Here is the catch statement I would like to end up at (the abort occurs in a function called by a function called by a function called by DoSomething):

Code:
1682 try
1683 {
1684     // Something that could go wrong
1685     DoSomething(data);
1686 }
1687 catch (...)
1688 {
1689     // something has gone wrong
1690     // avoid a program abort, print a message and do default action
1691 
1692     cerr << " NeuroEvolution: Error occured, removing incorrect data... " << endl;
1693 
1694     continue;
1695 }
This is the relevant part of the stack backtrace:

Code:
#32247 0x00002b93bc7ffbbb in PAC::CNeuroEvolution::ThrowingSignalHandler (signal=6) at NeuroEvolution.cpp:2298
#32248 <signal handler called>
#32249 0x00002b93bedb8aa5 in raise () from /lib64/libc.so.6
#32250 0x00002b93bedb9e60 in abort () from /lib64/libc.so.6
#32251 0x00002b93be8afe5b in std::set_unexpected () from /usr/lib64/libstdc++.so.6
#32252 0x00002b93be8af24b in __cxa_bad_cast () from /usr/lib64/libstdc++.so.6
#32253 0x00002b93be8afceb in __gxx_personality_v0 () from /usr/lib64/libstdc++.so.6
#32254 0x00002b93bec84748 in _Unwind_Backtrace () from /lib64/libgcc_s.so.1
#32255 0x00002b93bec848dc in _Unwind_RaiseException () from /lib64/libgcc_s.so.1
#32256 0x00002b93be8aff5d in __cxa_throw () from /usr/lib64/libstdc++.so.6
#32257 0x00002b93bc7ffbbb in PAC::CNeuroEvolution::ThrowingSignalHandler (signal=6) at NeuroEvolution.cpp:2298
#32258 <signal handler called>
#32259 0x00002b93bedb8aa5 in raise () from /lib64/libc.so.6
#32260 0x00002b93bedb9e60 in abort () from /lib64/libc.so.6
#32261 0x00002b93be8afe5b in std::set_unexpected () from /usr/lib64/libstdc++.so.6
#32262 0x00002b93be8af24b in __cxa_bad_cast () from /usr/lib64/libstdc++.so.6
#32263 0x00002b93be8afceb in __gxx_personality_v0 () from /usr/lib64/libstdc++.so.6
#32264 0x00002b93bec84748 in _Unwind_Backtrace () from /lib64/libgcc_s.so.1
#32265 0x00002b93bec848dc in _Unwind_RaiseException () from /lib64/libgcc_s.so.1
#32266 0x00002b93be8aff5d in __cxa_throw () from /usr/lib64/libstdc++.so.6
#32267 0x00002b93bc7ffbbb in PAC::CNeuroEvolution::ThrowingSignalHandler (signal=6) at NeuroEvolution.cpp:2298
#32268 <signal handler called>
#32269 0x00002b93bedb8aa5 in raise () from /lib64/libc.so.6
#32270 0x00002b93bedb9e60 in abort () from /lib64/libc.so.6
#32271 0x00002b93bedb2246 in __assert_fail () from /lib64/libc.so.6
#32272 0x00002b93bc7e7045 in CLinearGenome::SortSubNetworks (this=0x7fffee3e6720, Start=0, End=108, 
    Visited=0x7fffee3e6450) at LinearGenome.cpp:1106
I have spent a lot of time trying to get it to run and would be very happy if you could point me to a solution.

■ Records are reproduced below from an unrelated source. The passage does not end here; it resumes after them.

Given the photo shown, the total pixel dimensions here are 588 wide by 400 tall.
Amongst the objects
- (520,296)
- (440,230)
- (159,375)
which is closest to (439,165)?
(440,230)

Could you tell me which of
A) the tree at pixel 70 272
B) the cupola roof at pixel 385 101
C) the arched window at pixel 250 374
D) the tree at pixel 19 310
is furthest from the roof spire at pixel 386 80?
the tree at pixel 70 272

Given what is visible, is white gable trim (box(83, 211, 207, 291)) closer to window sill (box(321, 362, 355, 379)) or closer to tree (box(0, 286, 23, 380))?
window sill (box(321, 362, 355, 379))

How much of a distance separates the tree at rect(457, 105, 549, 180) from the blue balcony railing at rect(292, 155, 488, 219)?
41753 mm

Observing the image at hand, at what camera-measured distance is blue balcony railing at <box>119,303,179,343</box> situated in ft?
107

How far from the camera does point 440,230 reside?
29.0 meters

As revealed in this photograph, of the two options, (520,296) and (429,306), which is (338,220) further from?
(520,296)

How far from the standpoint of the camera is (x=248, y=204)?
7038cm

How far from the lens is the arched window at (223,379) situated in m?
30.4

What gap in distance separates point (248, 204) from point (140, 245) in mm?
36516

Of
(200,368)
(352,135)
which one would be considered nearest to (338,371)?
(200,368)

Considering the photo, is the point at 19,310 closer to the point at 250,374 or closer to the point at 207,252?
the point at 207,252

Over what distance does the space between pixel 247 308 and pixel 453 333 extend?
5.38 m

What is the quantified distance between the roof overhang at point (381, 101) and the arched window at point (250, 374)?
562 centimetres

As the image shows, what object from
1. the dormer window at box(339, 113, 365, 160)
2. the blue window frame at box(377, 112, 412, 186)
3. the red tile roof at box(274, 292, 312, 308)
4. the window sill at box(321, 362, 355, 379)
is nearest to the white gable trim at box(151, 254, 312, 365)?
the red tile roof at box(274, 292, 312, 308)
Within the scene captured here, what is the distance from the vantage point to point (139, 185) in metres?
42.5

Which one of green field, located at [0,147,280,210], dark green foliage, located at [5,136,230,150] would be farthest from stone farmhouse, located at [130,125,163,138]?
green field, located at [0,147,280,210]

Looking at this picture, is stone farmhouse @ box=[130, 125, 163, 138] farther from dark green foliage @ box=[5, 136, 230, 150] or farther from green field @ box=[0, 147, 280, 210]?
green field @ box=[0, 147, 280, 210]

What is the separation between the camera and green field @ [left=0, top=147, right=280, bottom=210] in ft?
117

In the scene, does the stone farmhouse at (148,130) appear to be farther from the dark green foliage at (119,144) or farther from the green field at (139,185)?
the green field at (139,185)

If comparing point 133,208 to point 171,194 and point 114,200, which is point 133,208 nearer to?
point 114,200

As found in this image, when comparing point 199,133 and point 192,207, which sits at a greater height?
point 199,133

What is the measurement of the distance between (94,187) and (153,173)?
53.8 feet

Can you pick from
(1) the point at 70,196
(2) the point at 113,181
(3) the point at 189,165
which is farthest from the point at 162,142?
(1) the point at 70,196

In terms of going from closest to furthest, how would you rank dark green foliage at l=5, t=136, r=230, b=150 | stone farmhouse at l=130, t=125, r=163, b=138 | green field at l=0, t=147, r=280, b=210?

Please let me know if you need any more details. I am using gcc (GCC) 4.1.0 (SUSE Linux).

Many thanks in advance,

Nils.

PS: Please do not suggest to change the cause for the abort() call, I had that idea myself already :-) Most problems occur in a part of the code I have not written myself and it would be too time-consuming to debug all of that.